Questions about scene geometry
* begin *
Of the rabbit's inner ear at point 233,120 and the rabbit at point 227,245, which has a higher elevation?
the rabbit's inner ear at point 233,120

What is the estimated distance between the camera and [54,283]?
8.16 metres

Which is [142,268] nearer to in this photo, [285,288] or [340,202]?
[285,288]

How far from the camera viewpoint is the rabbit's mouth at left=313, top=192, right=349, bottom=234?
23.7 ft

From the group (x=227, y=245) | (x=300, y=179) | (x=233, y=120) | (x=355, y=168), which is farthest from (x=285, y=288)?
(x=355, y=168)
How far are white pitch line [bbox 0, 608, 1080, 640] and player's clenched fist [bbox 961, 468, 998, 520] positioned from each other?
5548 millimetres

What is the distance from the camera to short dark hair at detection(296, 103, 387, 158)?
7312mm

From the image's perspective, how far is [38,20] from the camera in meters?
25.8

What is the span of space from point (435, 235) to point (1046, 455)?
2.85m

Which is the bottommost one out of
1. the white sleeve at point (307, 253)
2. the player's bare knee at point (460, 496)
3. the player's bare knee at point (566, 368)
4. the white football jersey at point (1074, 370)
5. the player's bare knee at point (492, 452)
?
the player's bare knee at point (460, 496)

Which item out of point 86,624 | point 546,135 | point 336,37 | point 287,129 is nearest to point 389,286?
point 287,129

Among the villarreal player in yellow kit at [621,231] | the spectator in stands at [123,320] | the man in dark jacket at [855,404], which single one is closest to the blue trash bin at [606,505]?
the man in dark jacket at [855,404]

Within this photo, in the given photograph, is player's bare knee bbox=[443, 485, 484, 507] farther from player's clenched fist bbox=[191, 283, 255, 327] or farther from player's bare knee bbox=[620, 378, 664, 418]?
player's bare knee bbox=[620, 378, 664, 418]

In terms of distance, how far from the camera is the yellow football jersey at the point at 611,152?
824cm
* end *
What the exercise asks:
Find each line in the records that contains the string "bbox" and copy those lines out. Case counts.

Task result:
How far are white pitch line [bbox 0, 608, 1080, 640] and player's clenched fist [bbox 961, 468, 998, 520] positioned from each other?
Within this photo, in the given photograph, is player's bare knee bbox=[443, 485, 484, 507] farther from player's clenched fist bbox=[191, 283, 255, 327] or farther from player's bare knee bbox=[620, 378, 664, 418]?
player's bare knee bbox=[620, 378, 664, 418]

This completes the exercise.